::: Entries supplied :::

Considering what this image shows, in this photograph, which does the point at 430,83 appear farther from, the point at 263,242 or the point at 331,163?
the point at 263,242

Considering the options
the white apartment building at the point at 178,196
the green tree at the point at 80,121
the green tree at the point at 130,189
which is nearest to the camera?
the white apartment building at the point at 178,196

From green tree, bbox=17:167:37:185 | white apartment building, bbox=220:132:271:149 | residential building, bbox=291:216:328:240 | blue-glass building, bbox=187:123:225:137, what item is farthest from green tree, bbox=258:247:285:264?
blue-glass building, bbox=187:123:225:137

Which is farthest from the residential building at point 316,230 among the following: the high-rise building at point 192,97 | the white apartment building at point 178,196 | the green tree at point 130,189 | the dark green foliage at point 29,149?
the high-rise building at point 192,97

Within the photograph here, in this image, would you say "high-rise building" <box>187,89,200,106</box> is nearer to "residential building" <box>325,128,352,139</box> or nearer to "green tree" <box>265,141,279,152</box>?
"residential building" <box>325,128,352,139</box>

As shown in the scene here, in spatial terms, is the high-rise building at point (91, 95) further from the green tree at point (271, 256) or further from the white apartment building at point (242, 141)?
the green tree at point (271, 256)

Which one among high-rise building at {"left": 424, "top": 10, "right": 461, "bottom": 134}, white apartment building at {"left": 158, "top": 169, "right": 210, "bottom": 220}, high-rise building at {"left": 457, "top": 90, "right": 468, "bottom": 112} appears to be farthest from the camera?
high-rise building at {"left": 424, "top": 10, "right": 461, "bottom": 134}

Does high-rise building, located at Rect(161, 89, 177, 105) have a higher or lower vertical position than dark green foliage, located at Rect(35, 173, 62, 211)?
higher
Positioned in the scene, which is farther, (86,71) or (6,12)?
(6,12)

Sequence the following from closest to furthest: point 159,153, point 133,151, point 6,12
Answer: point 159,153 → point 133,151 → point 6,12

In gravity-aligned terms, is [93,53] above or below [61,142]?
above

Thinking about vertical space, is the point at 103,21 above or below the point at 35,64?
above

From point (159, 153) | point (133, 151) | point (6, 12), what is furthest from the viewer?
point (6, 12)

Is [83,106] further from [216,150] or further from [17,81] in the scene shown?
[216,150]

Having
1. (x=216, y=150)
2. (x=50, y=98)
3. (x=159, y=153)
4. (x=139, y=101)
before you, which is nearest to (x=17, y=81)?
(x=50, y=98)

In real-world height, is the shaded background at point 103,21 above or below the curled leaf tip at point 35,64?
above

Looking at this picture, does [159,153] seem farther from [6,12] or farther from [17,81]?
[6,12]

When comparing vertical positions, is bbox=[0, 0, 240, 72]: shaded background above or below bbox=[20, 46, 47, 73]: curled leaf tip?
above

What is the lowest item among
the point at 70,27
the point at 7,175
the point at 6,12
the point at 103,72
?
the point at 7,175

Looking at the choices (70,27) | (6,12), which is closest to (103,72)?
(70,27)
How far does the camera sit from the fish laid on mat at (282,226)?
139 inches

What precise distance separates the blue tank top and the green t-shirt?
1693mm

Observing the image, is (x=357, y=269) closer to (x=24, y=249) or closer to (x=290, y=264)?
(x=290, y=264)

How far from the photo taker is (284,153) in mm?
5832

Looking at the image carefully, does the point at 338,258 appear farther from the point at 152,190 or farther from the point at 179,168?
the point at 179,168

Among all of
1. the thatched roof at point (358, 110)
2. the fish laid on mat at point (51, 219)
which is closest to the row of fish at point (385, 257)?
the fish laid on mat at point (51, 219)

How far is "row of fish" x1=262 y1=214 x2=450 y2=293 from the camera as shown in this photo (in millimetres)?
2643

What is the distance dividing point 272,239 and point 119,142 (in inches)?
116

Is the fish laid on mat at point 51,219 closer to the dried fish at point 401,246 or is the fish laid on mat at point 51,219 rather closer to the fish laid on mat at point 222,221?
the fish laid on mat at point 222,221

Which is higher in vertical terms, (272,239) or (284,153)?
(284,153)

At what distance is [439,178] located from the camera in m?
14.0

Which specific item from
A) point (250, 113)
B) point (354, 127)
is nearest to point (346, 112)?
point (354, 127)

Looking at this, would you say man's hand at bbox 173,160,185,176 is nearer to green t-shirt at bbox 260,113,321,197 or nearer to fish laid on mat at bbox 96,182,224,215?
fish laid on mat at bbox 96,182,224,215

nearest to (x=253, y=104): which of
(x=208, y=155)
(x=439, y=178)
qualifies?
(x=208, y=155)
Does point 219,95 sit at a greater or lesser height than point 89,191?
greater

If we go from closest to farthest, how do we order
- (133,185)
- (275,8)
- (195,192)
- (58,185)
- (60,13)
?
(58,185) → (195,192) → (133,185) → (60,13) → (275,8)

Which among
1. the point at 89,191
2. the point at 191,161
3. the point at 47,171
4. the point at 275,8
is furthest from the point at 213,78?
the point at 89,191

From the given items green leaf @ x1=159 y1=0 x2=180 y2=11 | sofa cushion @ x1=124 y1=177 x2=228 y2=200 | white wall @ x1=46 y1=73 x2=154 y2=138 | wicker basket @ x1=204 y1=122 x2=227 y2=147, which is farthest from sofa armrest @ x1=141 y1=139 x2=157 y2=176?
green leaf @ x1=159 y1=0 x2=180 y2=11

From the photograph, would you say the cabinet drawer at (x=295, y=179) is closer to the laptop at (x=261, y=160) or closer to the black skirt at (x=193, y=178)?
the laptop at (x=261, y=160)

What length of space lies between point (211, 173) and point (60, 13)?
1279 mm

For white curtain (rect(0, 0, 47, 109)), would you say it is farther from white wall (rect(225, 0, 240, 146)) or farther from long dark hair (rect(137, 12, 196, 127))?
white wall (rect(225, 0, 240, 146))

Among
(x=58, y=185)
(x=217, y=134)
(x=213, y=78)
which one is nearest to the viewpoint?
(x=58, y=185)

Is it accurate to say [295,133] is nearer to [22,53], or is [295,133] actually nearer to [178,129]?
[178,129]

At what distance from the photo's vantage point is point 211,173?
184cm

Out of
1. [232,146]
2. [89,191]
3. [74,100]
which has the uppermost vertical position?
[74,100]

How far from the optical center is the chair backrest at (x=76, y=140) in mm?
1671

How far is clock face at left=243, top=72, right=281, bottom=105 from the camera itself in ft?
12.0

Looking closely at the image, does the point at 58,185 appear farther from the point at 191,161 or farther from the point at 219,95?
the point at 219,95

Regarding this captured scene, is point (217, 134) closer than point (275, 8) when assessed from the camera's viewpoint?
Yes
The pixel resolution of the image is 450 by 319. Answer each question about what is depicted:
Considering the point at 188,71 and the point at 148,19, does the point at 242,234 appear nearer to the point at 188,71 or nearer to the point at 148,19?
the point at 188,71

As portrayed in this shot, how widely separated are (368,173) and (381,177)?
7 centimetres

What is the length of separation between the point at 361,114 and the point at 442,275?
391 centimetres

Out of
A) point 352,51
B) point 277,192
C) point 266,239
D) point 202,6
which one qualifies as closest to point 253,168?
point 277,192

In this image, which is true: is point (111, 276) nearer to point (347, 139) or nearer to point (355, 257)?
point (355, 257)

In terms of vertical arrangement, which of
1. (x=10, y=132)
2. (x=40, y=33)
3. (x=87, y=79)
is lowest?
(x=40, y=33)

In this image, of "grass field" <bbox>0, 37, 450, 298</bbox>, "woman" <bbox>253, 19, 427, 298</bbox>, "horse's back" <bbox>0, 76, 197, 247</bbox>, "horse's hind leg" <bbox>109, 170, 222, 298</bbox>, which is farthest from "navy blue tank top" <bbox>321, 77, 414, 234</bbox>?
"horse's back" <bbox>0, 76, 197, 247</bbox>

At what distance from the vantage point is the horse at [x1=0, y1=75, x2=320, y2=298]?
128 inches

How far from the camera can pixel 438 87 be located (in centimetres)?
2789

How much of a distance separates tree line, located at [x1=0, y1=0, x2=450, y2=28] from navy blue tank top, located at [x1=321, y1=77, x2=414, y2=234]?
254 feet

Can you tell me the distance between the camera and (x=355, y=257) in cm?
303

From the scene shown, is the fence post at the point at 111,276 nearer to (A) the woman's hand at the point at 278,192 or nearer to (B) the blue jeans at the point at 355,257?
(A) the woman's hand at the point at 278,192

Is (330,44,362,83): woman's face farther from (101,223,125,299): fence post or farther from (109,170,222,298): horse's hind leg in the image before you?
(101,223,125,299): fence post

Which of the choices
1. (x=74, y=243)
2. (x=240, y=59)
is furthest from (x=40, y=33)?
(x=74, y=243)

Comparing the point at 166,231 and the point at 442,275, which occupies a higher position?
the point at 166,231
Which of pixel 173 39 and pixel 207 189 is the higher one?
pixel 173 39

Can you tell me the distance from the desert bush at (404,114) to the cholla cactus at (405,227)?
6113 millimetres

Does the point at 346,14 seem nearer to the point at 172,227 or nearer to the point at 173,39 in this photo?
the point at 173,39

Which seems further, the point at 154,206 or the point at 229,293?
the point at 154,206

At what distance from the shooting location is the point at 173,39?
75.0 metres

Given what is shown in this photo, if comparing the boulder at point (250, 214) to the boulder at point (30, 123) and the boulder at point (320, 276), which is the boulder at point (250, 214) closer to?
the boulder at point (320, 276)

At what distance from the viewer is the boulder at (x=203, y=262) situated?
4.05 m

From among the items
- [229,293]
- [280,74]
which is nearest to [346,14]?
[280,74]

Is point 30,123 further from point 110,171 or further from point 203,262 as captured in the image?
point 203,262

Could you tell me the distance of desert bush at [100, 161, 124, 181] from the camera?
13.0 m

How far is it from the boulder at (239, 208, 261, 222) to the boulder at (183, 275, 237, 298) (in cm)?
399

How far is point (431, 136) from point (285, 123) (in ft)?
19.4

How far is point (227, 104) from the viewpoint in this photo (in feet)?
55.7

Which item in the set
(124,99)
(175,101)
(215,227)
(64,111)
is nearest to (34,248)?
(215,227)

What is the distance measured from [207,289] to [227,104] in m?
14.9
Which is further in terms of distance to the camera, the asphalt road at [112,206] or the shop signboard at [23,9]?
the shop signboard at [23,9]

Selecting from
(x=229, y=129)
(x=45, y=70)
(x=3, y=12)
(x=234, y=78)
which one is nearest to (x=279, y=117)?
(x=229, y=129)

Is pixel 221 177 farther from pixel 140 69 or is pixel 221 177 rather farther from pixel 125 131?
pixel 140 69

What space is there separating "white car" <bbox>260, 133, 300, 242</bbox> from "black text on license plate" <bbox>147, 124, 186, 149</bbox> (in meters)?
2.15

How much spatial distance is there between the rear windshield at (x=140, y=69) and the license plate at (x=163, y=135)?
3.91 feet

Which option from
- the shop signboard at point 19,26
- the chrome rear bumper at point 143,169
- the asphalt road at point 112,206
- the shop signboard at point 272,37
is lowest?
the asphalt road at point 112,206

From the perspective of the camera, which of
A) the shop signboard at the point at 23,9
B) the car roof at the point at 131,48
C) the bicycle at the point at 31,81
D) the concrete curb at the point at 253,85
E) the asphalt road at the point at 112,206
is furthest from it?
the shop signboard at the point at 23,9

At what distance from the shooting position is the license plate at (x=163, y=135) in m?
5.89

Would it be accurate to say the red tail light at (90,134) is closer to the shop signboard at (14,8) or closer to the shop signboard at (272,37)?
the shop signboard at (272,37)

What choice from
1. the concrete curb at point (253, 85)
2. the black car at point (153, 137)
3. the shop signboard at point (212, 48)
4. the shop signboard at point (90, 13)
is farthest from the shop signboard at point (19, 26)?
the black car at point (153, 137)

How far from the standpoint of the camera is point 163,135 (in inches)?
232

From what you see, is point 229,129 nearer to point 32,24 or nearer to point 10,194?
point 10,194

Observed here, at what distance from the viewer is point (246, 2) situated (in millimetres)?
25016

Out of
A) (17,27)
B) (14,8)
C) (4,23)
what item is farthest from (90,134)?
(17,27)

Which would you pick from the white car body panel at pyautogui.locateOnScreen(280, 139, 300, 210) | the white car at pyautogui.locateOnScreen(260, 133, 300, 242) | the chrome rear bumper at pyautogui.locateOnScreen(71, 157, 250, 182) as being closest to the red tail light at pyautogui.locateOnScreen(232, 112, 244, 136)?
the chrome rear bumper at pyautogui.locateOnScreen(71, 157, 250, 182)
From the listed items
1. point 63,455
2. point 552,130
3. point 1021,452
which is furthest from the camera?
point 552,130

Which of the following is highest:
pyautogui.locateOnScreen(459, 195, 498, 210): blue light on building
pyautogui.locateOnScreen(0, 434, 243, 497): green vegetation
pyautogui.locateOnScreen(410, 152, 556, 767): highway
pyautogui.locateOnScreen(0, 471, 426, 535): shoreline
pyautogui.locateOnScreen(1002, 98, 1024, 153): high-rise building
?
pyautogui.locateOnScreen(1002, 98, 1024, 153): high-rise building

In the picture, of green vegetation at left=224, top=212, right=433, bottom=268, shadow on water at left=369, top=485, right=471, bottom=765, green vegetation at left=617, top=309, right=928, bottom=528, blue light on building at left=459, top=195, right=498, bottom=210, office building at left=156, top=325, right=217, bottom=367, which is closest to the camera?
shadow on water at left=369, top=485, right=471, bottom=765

:::

Rewrite the material from the line with "The pixel resolution" to the line with "391 centimetres", changing "separation" to "distance" and keeping everything else the same.

The pixel resolution of the image is 450 by 319. Answer each question about what is depicted:
Considering the point at 188,71 and the point at 148,19, does the point at 242,234 appear nearer to the point at 188,71 or nearer to the point at 148,19?
the point at 188,71

As portrayed in this shot, how widely separated are (368,173) and (381,177)?
7 centimetres

What is the length of distance between the point at 361,114 and the point at 442,275?
391 centimetres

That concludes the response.